-------- ПРИВЕДЁННЫЙ ОТРЫВОК

Собственно, в недрах рождающегося русского мира, перепрограммированного Западом, не было ничего, что могло быть противопоставлено нигилизму на системном, конструктивном уровне. Западные рамки и механизмы, к которым русский мир худо-бедно приспосабливался, не имели иммунитета к глубоко соприродному тренду. А пресловутая новая пассионарность была еще очень глубоко запрятана, и вырваться наружу без каких-то катастрофических событий не могла. Поэтому в России нигилизм превратился из западной тенденции к неконтролируемому ускорению развития институциональной системы в радикальный и суицидальный антиинституционализм.

4.
Октябрьская революция стала победой самого крайнего, самого радикального нигилизма. Она отрицала все глубинные основы русской жизни, прежде всего в той ее части, которая была наименее затронута влиянием западной культуры. Главным объектом для полного разрушения и уничтожения стала русская религиозность, развивавшаяся вне прямого воздействия западной культуры, под защитой унаследованного от Византии православия и на основе глубоких процессов становления русской народной души. Самым радикальным образом — опережая самые страшные пророчества Достоевского — была разрушена бытовая мораль, обычная, повседневная респектабельность (быстро промчавшаяся от станции «Бога нет» к обрыву «Всё дозволено»). Была опорочена и разрушена государственность — достаточно высоко развитая, достигшая определенного уровня политической организации — и быстро растущая социальная структура. И на руинах разрушенного «мира насилья» нигилисты-революционеры очень быстро воздвигли небывалую по размаху, жестокости и отсутствию ограничений машину массового уничтожения человеческой свободы и человеческого духа.

----------------

**ЗАДАНИЕ**. Пожалуйста, перечислите всё, что, по словам отрывка, было разрушено после Октябрьской революции. Материалы никак не связаны с отрывком.

-------- ПРЕДОСТАВЛЕННЫЕ МАТЕРИАЛЫ

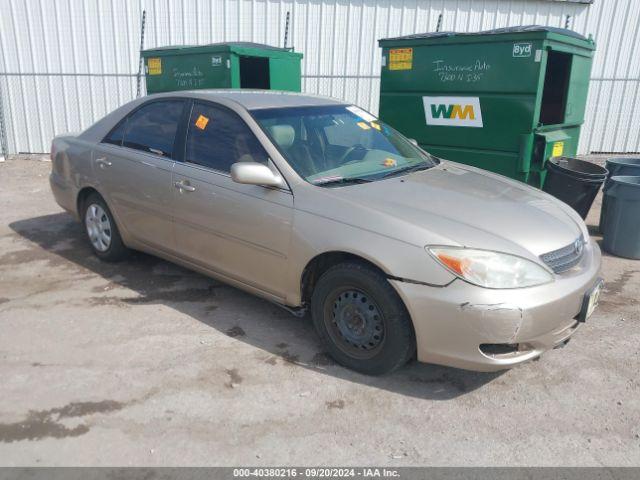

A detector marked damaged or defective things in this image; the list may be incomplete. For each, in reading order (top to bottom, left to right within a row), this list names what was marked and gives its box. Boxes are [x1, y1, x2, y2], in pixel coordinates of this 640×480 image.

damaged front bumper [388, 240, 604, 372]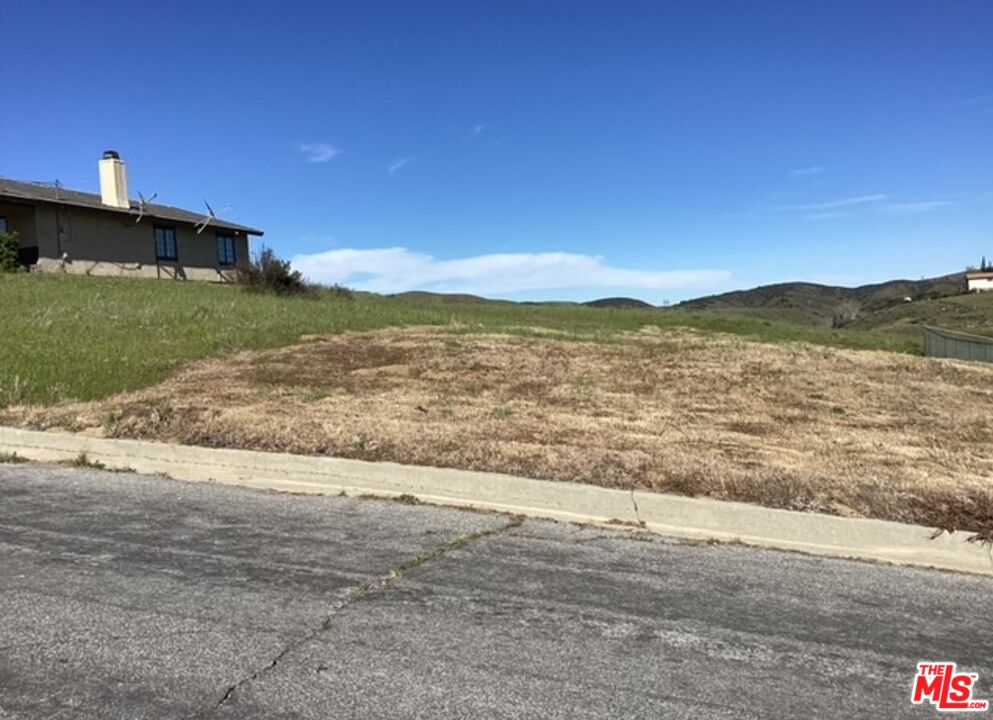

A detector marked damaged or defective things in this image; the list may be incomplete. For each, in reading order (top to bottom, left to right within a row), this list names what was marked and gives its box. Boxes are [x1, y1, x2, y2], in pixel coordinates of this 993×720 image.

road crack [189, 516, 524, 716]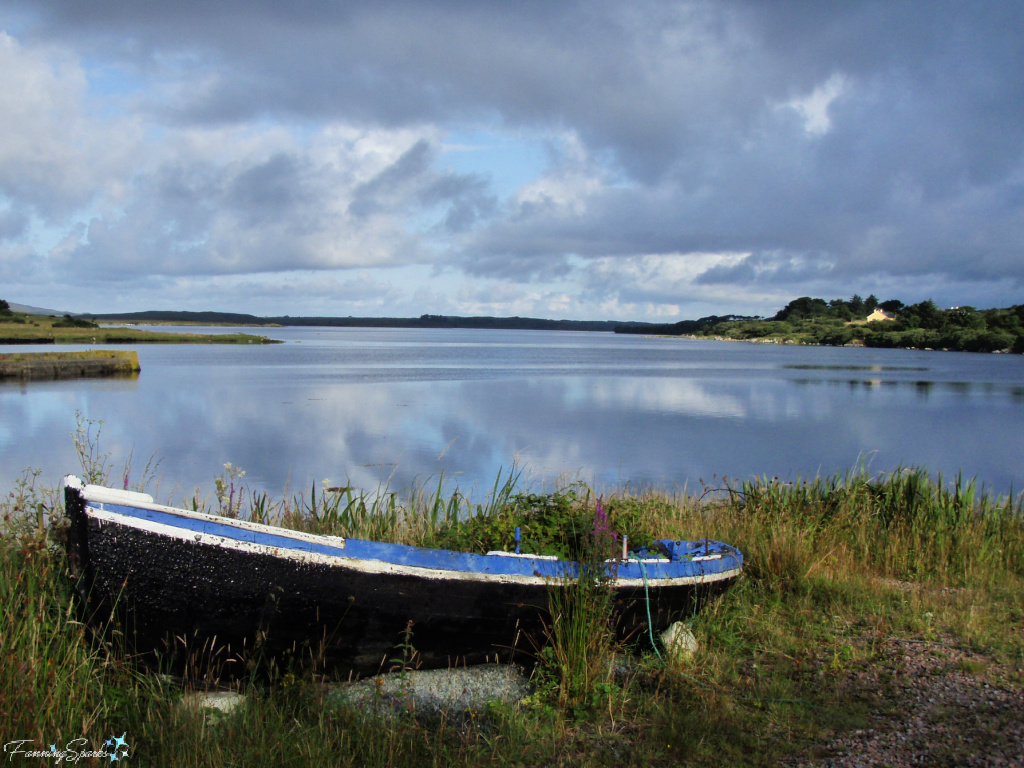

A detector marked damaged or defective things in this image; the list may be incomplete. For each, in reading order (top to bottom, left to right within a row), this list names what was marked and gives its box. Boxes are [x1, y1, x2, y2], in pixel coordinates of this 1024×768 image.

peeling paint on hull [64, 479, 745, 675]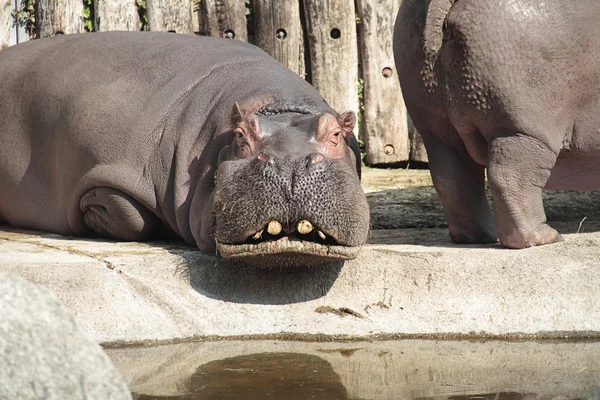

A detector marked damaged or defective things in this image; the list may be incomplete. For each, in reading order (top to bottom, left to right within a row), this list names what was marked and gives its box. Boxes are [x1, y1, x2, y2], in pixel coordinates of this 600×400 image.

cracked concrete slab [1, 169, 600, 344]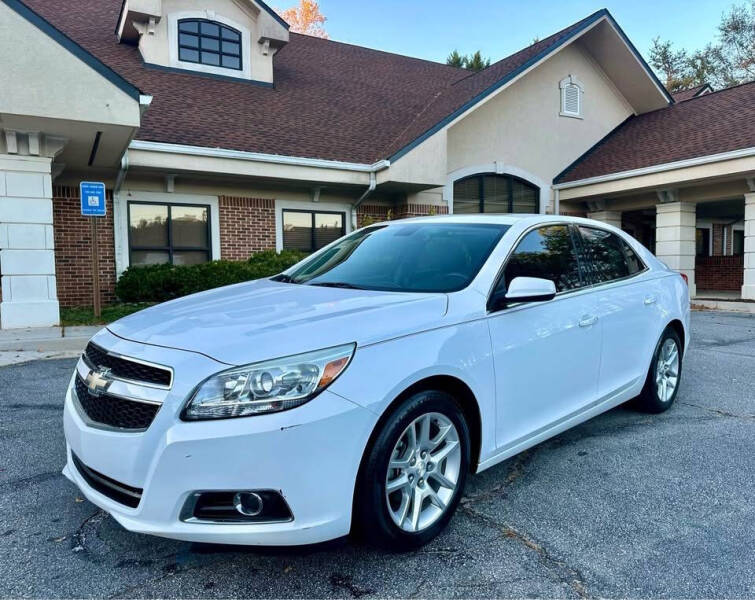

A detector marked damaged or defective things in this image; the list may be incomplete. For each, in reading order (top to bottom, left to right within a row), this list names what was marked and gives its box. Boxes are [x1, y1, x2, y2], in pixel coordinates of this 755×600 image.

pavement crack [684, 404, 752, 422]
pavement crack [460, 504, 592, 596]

----------------
-------- ПРЕДОСТАВЛЕННЫЕ МАТЕРИАЛЫ

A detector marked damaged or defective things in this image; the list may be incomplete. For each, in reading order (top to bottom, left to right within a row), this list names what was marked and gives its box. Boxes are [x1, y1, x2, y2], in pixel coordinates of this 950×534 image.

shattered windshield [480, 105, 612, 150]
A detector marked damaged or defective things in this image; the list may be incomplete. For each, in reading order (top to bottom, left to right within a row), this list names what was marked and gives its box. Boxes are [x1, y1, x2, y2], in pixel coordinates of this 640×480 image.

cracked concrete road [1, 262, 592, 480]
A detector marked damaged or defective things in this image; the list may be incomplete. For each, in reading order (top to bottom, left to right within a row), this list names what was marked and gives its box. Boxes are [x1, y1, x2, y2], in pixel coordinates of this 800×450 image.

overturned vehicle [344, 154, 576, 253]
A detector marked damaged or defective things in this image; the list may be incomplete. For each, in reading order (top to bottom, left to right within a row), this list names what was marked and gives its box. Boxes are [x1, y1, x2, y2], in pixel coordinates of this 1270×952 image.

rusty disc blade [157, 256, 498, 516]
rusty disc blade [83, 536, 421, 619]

----------------
-------- ПРЕДОСТАВЛЕННЫЕ МАТЕРИАЛЫ

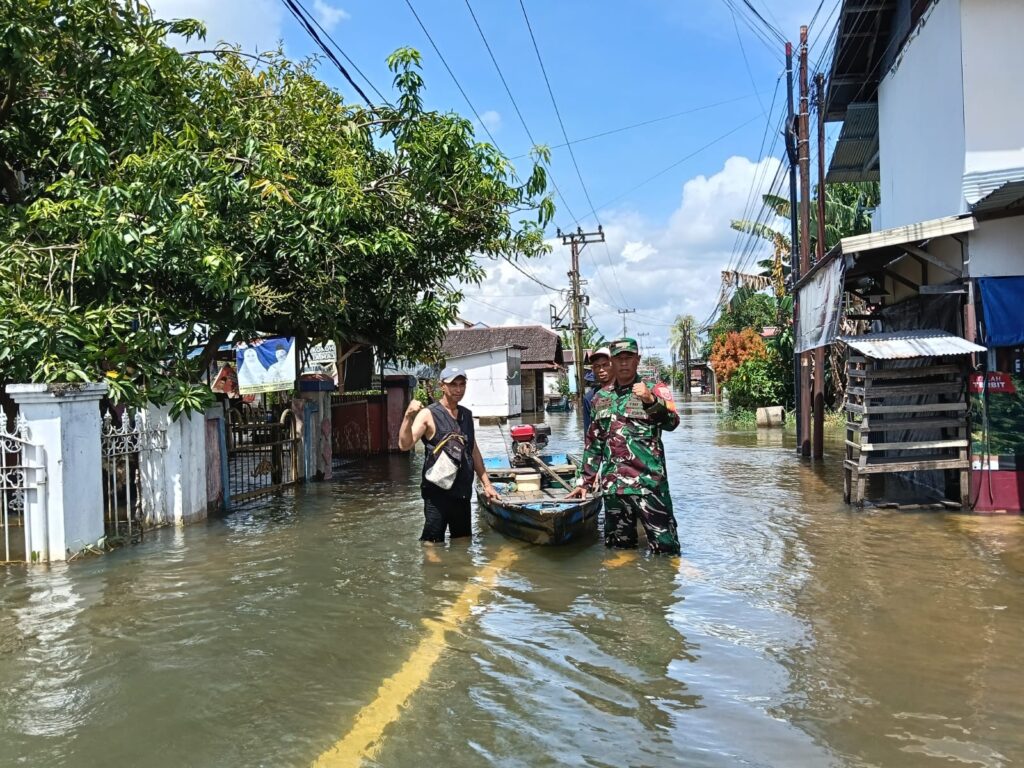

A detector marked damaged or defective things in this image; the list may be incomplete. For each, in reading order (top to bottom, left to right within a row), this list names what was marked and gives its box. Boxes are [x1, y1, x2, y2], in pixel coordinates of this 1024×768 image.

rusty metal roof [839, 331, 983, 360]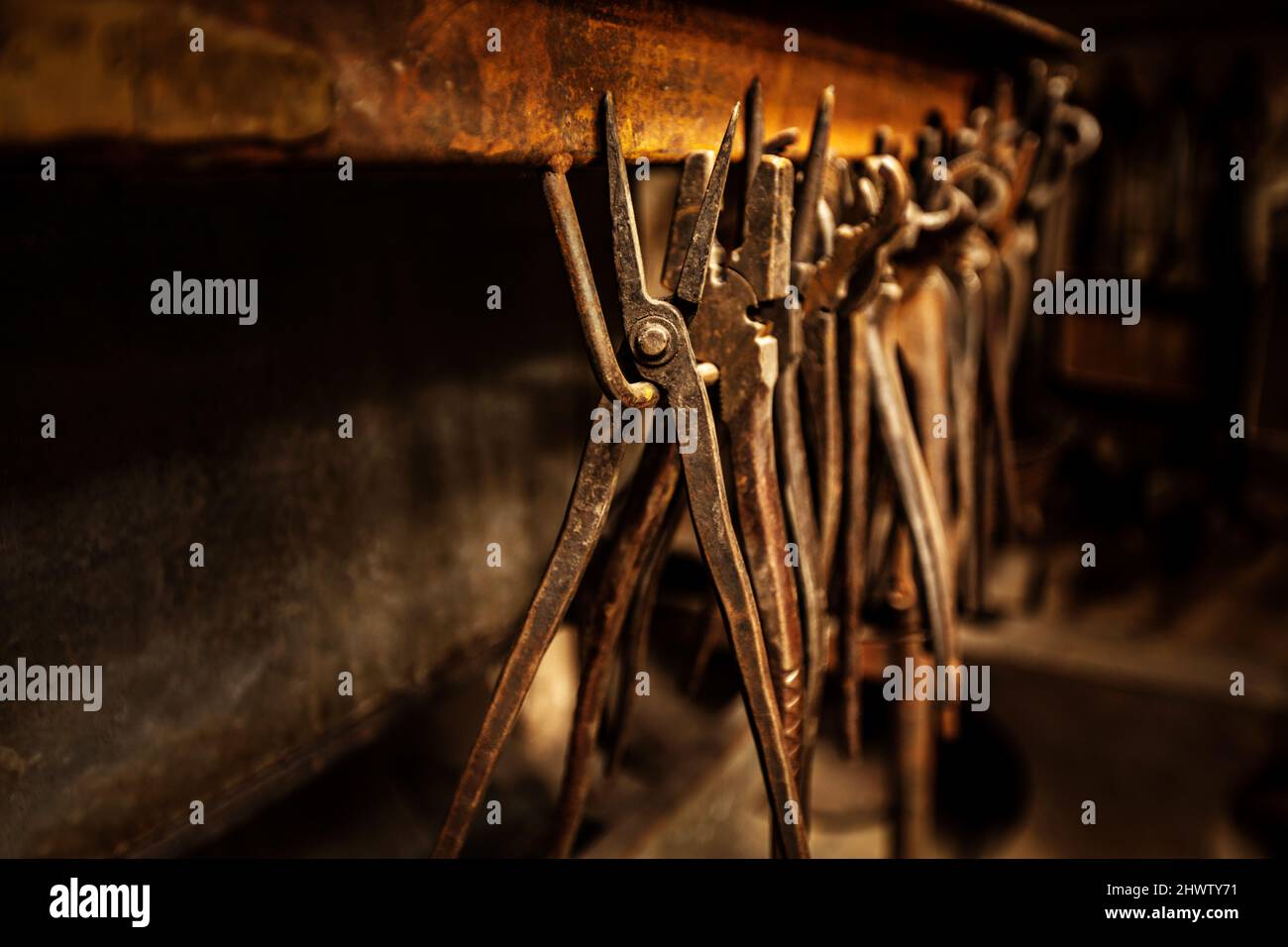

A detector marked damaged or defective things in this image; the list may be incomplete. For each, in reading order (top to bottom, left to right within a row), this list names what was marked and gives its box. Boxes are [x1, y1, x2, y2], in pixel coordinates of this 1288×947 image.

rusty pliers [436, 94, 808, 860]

----------------

**ПОЛЕ ОТВЕТА**.
- русская религиозность
- бытовая мораль, обычная повседневная респектабельность
- государственность
- быстро растущая социальная структура